We next evaluate the performance to extract spectra variables. We
compare the time needed to extract the retention times from the 3
Spectra
objects using the microbenchmark()
function. With register(SerialParam())
we globally disable
parallel processing for Spectra to ensure the results to be
independent that.
#' Compare performance to extract the retention times.
register(SerialParam())
library(microbenchmark)
microbenchmark(
rtime(s_mem),
rtime(s_mzr),
rtime(s_db),
times = 13
)
## Unit: microseconds
## expr min lq mean median uq max neval
## rtime(s_mem) 11.601 13.606 18.54846 14.066 25.207 26.850 13
## rtime(s_mzr) 380.499 393.063 430.95954 407.700 411.316 775.035 13
## rtime(s_db) 6606.986 6670.564 7029.03346 6701.462 6768.036 10818.096 13
Highest performance can be seen for the Spectra
object
with the MsBackendMemory
backend, followed by the
Spectra
object with the MsBackendMzR
backend,
while extraction of spectra variables is slowest for the
Spectra
with the MsBackendOfflineSql
. Again,
this is expected because the MsBackendOfflineSql
needs to
retrieve the data from the database while the two other backends keep
the retention times of the spectra (along with other general spectra
metadata) in memory.
We next also evaluate the performance to extract peaks data, i.e. the individual m/z and intensity values for all spectra in the two files.
#' Compare performance to extract the peaks data.
microbenchmark(
peaksData(s_mem),
peaksData(s_mzr),
peaksData(s_db),
times = 7
)
## Unit: microseconds
## expr min lq mean median uq
## peaksData(s_mem) 313.564 485.475 587.1587 654.831 691.629
## peaksData(s_mzr) 506064.643 512911.311 546472.9341 517375.658 521932.397
## peaksData(s_db) 96600.480 101941.963 221392.5210 300670.733 310743.569
## max neval
## 787.508 7
## 732182.824 7
## 327105.369 7
The MsBackendMemory
outperforms the two other backends
also in this comparison. Both the MsBackendMzR
and
MsBackendOfflineSql
need to import this data, the
MsBackendMzR
from the original mzML files and the
MsBackendOfflineSql
from the SQL database (which for the
present data is more efficient).
At last we evaluate the performance to subset any of the 3
Spectra
objects to 10 random spectra.
#' Compare performance to subset the Spectra.
idx <- sample(seq_along(s_mem), 10)
microbenchmark(
s_mem[idx],
s_mzr[idx],
s_db[idx]
)
## Unit: microseconds
## expr min lq mean median uq max neval
## s_mem[idx] 228.025 237.6585 248.2724 245.0770 252.8715 332.339 100
## s_mzr[idx] 647.267 668.4360 692.3161 683.9395 703.4315 1021.684 100
## s_db[idx] 134.882 143.2670 164.5098 151.1460 157.0930 1426.860 100
Here, the MsBackendOfflineSql
has a clear advantage over
the two other backends, because it only needs to subset the integer
vector of primary keys (the only data it keeps in memory), while the
MsBackendMemory
needs to subset the full data, and the
MsBackendMzR
the data frame with the spectra variables.

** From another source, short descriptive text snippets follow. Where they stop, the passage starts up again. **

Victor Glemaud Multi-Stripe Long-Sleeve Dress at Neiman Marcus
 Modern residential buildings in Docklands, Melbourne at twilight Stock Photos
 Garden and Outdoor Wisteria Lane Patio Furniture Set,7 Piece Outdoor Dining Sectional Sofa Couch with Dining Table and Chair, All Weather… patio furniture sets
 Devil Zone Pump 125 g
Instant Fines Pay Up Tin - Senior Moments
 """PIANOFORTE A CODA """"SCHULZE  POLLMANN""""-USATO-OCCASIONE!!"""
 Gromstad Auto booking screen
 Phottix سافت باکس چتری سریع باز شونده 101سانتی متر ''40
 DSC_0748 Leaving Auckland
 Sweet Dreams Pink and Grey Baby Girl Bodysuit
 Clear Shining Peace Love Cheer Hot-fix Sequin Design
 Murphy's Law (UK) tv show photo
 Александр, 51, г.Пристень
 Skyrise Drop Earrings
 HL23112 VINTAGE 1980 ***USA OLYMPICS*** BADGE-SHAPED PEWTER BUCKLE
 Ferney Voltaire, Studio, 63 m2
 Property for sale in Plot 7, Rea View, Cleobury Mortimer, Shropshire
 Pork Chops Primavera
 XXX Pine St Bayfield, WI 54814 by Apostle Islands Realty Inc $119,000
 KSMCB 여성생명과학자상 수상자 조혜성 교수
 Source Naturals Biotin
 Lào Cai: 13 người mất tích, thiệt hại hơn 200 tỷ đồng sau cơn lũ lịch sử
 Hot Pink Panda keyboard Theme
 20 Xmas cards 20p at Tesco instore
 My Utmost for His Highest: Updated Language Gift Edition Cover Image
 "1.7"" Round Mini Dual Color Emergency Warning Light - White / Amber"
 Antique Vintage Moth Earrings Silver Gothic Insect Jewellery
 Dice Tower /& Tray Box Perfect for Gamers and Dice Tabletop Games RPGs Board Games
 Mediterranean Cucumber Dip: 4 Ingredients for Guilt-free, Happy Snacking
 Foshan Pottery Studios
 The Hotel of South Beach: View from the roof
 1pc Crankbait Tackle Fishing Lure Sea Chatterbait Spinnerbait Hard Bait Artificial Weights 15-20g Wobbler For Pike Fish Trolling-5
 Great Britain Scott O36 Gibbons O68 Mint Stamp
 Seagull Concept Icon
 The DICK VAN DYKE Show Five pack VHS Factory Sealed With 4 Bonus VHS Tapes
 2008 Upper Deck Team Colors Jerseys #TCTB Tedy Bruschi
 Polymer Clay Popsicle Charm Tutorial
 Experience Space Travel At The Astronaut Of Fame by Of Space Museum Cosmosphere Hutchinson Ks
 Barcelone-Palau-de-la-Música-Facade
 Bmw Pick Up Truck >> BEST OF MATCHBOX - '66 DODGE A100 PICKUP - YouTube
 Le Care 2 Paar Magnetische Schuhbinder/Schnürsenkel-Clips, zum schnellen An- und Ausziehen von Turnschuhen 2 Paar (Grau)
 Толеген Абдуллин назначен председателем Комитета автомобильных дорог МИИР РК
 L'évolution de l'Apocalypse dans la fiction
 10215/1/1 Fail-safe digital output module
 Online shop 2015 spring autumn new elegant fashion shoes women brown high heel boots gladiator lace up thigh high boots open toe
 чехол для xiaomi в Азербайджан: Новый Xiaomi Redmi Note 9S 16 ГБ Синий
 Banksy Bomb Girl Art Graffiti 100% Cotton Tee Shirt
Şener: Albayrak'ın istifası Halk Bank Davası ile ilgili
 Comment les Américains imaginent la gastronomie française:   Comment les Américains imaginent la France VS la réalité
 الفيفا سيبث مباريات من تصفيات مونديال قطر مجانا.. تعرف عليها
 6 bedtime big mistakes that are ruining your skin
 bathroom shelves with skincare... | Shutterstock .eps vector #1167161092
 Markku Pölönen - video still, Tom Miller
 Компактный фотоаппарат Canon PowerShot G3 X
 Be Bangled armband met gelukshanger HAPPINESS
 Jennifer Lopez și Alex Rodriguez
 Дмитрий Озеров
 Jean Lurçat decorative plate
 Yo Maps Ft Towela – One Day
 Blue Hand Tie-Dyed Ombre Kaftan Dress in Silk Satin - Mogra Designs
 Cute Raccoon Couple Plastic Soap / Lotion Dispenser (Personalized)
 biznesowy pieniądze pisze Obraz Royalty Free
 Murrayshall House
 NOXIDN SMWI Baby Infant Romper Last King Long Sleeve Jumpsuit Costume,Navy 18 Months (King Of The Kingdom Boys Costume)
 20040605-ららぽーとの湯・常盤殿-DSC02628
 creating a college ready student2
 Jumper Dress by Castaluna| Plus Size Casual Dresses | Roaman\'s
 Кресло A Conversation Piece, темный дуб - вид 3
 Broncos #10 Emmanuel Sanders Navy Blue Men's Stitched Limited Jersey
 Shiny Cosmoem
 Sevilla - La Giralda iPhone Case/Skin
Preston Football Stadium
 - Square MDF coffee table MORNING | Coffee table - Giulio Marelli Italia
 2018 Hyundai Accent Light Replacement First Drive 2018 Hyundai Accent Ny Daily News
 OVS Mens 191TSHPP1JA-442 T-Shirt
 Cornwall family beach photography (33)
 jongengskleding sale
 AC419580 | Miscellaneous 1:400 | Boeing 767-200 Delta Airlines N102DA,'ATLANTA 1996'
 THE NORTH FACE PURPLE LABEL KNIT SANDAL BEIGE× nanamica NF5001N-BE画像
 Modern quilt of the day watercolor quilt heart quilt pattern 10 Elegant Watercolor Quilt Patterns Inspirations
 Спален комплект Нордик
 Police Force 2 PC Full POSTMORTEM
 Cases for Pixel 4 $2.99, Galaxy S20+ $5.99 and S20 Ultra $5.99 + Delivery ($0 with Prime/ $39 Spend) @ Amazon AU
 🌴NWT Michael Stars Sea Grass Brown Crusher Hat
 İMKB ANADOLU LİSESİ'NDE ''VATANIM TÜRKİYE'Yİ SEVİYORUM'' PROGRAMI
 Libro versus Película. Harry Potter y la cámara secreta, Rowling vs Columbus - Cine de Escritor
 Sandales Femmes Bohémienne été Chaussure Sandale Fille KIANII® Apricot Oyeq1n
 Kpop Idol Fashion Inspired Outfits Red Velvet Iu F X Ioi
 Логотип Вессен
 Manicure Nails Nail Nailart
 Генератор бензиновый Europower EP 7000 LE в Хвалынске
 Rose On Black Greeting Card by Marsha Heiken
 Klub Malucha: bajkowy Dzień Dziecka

Performance considerations and tweaks
Keeping all data in memory (e.g. by using a
MsBackendMemory
) has its obvious performance advantages,
but might not be possible for all MS experiments. On-disk
backends such as the MsBackendMzR
or
MsBackendOfflineSql
allow, due to their lower memory
footprint, to analyze also very large data sets. This is further
optimized by the build-in option for most Spectra
methods
to load and process MS data only in small chunks in contrast to loading
and processing the full data as a whole. The performance of the
offline backends MsBackendMzR
and
MsBackendSql
/MsBackendOfflineSql
depend also
on the I/O capabilities of the hard disks containing the data files and,
for the latter, in addition on the configuration of the SQL database
system used.
Data manipulation and the lazy evaluation queue
Not all data representations might, by design or because of the way
the data is handled and stored, allow changing existing or adding new
values. The MsBackendMzR
backend for example retrieves the
peaks data directly from the raw data files and we don’t want any
manipulation of m/z or intensity values to be directly written
back to these original data files. Also other backends, specifically
those that provide access to spectral reference databases (such as the
MsBackendMassbankSql
from the MsBackendMassbank
package or the MsBackendCompDb
from the CompoundDb
package), are not supposed to allow any changes to the information
stored in these databases.
Data manipulations are however an integral part of any data analysis
and we thus need for such backends some mechanism that allows changes to
data without propagating these to the original data resource. For some
backend classes a caching mechanism is implemented that enables
adding, changing, or deleting spectra variables. To illustrate this we
below add a new spectra variable "new_variable"
to each of
our 3 Spectra
objects.
#' Assign new spectra variables.
s_mem$new_variable <- seq_along(s_mem)
s_mzr$new_variable <- seq_along(s_mem)
s_db$new_variable <- seq_along(s_mem)
A new spectra variable was now added to each of the 3
Spectra
objects:
#' Show spectra variables for one of the Spectra
spectraVariables(s_mzr)
## [1] "msLevel" "rtime"
## [3] "acquisitionNum" "scanIndex"
## [5] "dataStorage" "dataOrigin"
## [7] "centroided" "smoothed"
## [9] "polarity" "precScanNum"
## [11] "precursorMz" "precursorIntensity"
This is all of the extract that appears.